Records:
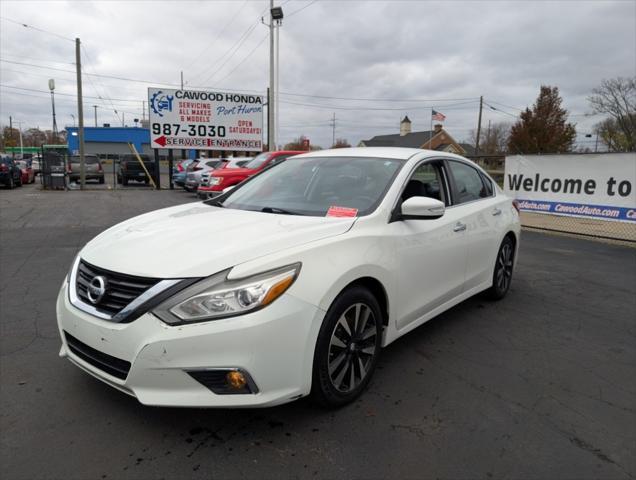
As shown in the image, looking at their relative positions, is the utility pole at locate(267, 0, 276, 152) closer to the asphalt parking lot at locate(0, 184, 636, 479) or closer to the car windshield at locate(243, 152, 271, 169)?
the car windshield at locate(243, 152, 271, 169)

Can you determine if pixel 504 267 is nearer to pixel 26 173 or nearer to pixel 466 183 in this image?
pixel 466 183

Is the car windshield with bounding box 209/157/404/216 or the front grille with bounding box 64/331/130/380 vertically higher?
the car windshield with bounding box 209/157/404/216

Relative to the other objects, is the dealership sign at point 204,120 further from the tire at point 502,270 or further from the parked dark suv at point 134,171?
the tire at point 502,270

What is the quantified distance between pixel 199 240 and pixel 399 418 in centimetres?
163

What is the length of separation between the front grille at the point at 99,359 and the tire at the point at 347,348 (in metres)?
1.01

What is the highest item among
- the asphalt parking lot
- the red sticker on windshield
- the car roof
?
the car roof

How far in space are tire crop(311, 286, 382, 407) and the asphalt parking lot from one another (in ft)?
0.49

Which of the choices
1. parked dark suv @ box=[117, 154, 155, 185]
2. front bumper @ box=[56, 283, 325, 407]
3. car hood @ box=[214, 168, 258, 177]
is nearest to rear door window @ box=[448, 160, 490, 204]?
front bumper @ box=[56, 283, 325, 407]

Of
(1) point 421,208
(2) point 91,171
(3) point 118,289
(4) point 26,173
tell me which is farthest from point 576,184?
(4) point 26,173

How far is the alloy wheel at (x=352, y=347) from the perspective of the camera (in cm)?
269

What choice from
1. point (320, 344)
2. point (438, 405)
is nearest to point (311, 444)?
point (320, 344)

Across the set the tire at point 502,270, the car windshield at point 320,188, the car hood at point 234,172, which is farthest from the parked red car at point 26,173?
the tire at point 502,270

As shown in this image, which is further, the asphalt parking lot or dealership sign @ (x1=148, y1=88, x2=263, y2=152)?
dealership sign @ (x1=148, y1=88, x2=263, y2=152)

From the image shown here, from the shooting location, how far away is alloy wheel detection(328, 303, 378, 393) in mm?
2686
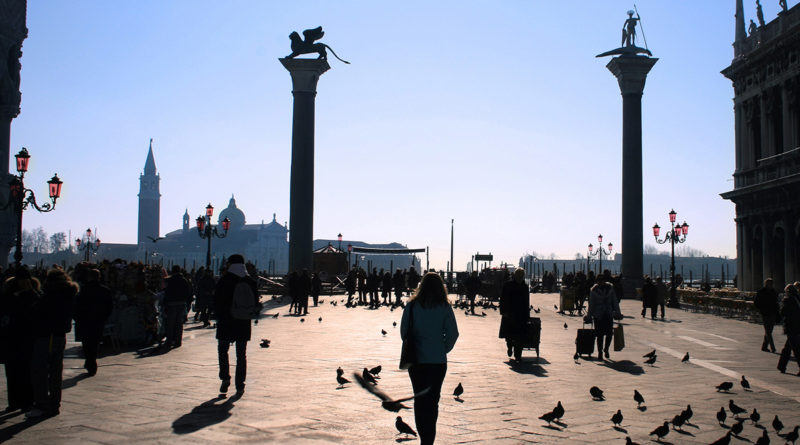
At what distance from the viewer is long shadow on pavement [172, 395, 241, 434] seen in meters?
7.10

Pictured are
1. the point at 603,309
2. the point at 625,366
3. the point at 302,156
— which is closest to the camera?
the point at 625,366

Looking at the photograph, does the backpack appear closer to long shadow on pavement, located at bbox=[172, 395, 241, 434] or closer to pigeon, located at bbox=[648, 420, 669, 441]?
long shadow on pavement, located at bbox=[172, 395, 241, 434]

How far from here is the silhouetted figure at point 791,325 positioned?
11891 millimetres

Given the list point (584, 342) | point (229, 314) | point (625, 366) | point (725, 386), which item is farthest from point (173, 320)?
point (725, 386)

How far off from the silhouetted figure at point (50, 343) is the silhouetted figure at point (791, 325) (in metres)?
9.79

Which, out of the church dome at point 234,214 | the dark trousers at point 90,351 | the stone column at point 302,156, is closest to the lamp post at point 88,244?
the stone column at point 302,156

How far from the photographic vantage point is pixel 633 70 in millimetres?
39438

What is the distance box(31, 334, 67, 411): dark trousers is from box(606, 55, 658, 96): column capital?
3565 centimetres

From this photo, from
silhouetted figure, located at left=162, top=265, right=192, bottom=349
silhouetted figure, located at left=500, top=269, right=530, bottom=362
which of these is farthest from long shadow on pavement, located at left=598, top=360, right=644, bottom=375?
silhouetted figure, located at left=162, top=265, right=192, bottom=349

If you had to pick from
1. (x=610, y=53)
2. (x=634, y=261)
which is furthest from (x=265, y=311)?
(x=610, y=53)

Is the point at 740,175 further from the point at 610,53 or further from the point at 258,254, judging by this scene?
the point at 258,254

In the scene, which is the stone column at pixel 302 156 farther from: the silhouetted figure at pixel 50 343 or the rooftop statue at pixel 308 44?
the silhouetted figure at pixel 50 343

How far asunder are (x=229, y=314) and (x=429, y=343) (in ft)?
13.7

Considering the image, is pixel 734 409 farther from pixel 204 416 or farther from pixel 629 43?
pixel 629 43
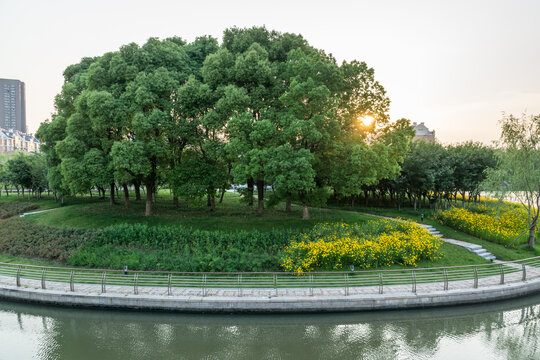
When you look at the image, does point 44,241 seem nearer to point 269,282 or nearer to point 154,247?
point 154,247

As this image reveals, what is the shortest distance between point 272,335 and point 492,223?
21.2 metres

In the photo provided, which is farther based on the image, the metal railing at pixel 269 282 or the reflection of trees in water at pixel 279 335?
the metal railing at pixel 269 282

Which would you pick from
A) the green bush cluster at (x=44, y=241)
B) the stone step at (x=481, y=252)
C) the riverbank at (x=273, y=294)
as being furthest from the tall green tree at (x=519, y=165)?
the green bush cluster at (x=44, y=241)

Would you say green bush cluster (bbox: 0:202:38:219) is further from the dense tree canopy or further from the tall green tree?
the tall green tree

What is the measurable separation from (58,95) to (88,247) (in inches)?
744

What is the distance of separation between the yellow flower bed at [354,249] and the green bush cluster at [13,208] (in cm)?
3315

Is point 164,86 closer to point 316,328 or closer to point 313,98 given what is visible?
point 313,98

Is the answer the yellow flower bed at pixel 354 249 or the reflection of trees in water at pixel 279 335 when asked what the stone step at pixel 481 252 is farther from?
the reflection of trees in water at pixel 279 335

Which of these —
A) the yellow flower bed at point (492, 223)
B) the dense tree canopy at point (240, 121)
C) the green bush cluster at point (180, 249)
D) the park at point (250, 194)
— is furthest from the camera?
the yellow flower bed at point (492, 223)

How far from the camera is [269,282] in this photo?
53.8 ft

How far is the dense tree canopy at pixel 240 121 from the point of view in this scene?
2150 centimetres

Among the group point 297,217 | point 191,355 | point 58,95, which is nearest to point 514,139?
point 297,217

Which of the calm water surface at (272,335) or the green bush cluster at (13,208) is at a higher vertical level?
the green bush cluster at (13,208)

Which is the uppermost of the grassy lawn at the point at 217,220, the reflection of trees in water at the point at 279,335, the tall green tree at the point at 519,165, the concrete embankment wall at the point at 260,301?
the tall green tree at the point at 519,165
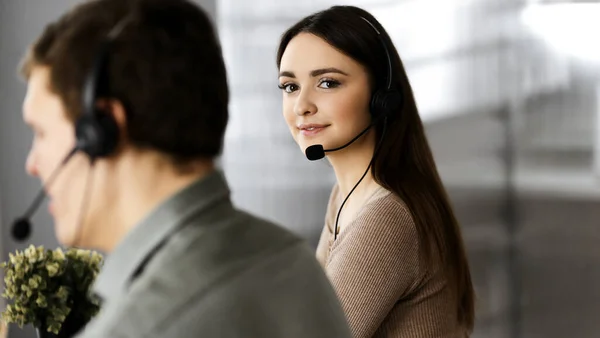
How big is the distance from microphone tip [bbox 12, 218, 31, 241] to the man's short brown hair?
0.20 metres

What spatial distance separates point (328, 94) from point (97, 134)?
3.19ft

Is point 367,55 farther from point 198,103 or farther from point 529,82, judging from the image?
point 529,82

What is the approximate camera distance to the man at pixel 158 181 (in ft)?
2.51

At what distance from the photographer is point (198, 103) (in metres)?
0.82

...

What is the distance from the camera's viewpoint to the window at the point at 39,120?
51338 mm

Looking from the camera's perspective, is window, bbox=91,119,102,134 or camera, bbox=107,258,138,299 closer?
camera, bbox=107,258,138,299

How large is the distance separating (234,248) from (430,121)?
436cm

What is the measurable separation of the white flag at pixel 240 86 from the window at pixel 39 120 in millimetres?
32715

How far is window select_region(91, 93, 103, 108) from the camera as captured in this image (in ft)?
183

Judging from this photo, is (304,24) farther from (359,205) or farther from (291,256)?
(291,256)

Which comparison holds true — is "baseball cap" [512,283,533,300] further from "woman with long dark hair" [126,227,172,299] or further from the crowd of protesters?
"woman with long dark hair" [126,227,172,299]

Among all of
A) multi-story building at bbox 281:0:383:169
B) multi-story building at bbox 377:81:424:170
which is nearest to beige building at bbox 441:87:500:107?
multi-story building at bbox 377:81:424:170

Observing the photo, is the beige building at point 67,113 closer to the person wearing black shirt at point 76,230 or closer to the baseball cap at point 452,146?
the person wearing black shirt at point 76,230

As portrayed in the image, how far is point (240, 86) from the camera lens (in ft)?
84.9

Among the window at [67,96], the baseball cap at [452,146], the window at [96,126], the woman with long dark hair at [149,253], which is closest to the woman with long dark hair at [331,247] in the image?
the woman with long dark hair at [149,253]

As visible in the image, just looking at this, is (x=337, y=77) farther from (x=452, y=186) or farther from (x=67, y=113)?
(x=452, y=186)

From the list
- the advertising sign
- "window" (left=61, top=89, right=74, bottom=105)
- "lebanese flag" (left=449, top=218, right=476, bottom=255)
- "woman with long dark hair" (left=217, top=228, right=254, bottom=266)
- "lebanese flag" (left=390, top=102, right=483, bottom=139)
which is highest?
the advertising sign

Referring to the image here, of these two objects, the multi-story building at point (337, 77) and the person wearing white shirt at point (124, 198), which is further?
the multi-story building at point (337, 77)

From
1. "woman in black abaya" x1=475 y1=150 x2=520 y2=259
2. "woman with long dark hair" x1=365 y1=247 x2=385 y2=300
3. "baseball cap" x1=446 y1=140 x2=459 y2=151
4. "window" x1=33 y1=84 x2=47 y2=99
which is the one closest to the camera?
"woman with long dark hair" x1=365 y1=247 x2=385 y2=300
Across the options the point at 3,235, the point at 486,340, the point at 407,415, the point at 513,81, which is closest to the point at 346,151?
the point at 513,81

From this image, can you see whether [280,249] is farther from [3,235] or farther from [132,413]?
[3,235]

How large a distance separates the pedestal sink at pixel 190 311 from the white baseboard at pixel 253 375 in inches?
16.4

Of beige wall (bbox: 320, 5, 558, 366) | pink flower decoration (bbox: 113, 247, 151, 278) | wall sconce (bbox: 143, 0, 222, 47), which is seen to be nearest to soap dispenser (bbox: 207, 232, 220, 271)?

The exercise: Determine how many lines in the data above contain the string "pick", matching case exactly. Reply with the number alone.

Response to the exercise: 2